Um detalhe mais do que todos me chamou a atenção nessa boa emissão. Trata-se da cena em que, durante breve passagem por Israel, das pouquíssimas que fez, ele foi com a esposa comprar uma televisão. Por alguma razão, o segurança da loja lhe pediu a nota de compra e/ou uma peça de identidade. Irritado, ele fez uma cena de todo incompatível com as provações de sangue frio a que vinha sendo submetido há anos, vivendo para lá do Golã, e tendo de enfrentar situações que derreteriam o aço dos nervos mais temperados. Por que ele tem aquela explosão? Pois bem, para além do estresse a que estava submetido, contou muito uma componente intercultural a que poucos atentam. Trata-se de você imantar-se da cultura em que está infiltrado, ou que mais o desafia, e não saber se desvencilhar da persona que você encarna nela, mesmo quando está fora da bolha. É como um ator que durante as filmagens fala e age como o personagem que ele é na tela.

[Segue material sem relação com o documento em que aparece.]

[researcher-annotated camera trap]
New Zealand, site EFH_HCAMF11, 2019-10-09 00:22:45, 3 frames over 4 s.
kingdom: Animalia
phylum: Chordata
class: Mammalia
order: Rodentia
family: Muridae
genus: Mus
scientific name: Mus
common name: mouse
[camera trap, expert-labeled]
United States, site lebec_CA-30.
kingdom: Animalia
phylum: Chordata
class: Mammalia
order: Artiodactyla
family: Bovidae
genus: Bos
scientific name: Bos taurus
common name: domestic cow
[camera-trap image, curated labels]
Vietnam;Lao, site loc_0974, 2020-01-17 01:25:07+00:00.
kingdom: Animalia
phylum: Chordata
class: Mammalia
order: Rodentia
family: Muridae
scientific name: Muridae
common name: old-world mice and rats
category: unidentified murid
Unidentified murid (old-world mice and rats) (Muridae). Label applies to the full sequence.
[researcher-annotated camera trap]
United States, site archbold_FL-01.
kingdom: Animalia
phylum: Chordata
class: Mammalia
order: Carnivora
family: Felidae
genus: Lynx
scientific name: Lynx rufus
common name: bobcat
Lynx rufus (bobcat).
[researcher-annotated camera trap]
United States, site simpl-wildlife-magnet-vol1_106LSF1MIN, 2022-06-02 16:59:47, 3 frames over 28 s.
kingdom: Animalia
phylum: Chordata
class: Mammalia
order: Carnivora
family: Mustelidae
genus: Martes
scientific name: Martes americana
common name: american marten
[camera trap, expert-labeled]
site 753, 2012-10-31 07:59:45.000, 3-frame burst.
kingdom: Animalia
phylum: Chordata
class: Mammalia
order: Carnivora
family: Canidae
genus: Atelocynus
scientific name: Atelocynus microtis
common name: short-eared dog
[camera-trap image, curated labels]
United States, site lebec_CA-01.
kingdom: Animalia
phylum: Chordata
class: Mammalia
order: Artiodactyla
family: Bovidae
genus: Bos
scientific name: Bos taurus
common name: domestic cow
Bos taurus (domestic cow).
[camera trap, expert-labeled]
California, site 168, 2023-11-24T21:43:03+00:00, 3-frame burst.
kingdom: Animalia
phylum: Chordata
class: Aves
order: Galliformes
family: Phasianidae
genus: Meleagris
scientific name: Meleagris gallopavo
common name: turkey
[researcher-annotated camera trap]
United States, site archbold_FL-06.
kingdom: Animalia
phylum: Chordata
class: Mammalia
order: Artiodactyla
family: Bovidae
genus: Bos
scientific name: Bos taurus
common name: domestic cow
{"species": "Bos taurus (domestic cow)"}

Ora, o Eli Cohen espião vinha sendo bajulado pelas mais altas patentes sírias e estava imantado das prerrogativas de um homem poderoso e intocável, fiel ao estilo vigente em países onde é muito grande a distância de poder. Papel este, aliás, que Eli não deve ter custado muito a incorporar mesmo porque era um judeu egípcio, logo sefaradita, o que o deixava mais em seu elemento num meio autoritário. Ora, Israel já naquela época era um país de feições universalistas, com "establishment" majoritariamente europeu, o que coibia na vida civil os transbordamentos próprios das culturas do "sabe com quem você está falando?". A reação de Eli, pois, causou espécie até à esposa, ela também vinda de matrizes culturais "masculinas", visto que era judia iraquiana. Muitos detalhes da série parecem bem pensados e gostei da evolução da trama, das pegadas inteligentes de psicologia intercultural, que dão tempero a tudo. Portanto, vale a pena ver.
Para finalizar, um dia falarei aqui sobre o grande espião que foi Sir Richard Burton, que conseguiu se infiltrar em Meca como peregrino muçulmano. Mas esta fica para outra hora. Entrementes, veja "The spy" e me diga o que achou.